■ LISTING:
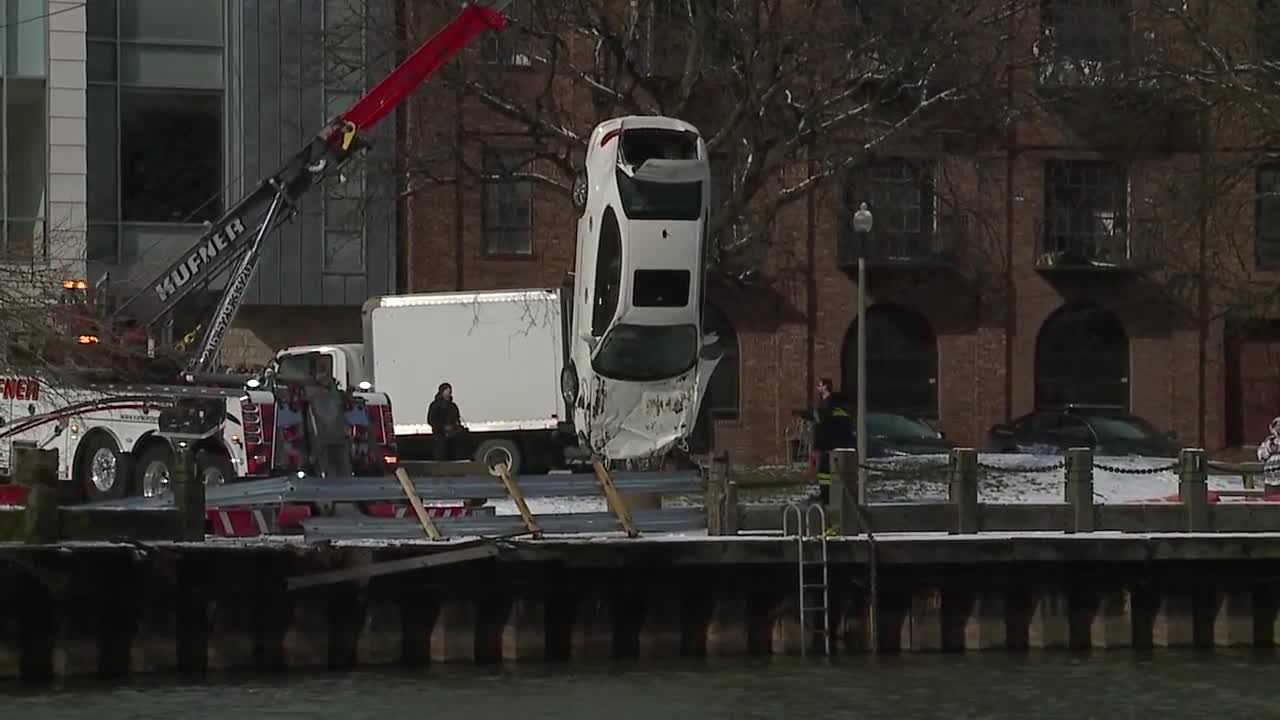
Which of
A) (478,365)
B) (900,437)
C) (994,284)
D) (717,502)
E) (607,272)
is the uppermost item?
(994,284)

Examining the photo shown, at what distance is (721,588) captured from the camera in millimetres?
26547

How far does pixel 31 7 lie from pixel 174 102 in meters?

■ THE REQUEST: Write out all the records again with every "pixel" switched to "point" and nothing else changed. Leave the pictures out.

■ RESULT OF THE EXERCISE:
Which of
A) (478,365)
B) (900,437)
C) (994,284)
D) (717,502)
E) (607,272)
is the uppermost item?
(994,284)

Examining the photo shown, at what distance is (721,588) captured from the camera in millimetres?
26547

How far does point 31 7 lie from point 174 102 in meters?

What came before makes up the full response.